# [GIVEN PROBLEM]
Copy each line of the records below without changing anything.

# [RECORD EXCERPTS]
------------

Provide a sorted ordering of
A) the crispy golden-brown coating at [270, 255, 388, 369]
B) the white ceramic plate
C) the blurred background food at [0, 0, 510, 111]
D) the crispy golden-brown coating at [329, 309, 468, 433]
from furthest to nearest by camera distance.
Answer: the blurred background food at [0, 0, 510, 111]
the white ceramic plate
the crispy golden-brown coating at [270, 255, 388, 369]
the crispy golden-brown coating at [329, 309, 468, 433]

------------

# [RESULT OF THE EXERCISE]
Provide a sorted ordering of
A) the crispy golden-brown coating at [270, 255, 388, 369]
B) the white ceramic plate
C) the blurred background food at [0, 0, 510, 111]
D) the crispy golden-brown coating at [329, 309, 468, 433]
from furthest to nearest by camera distance.
Answer: the blurred background food at [0, 0, 510, 111]
the white ceramic plate
the crispy golden-brown coating at [270, 255, 388, 369]
the crispy golden-brown coating at [329, 309, 468, 433]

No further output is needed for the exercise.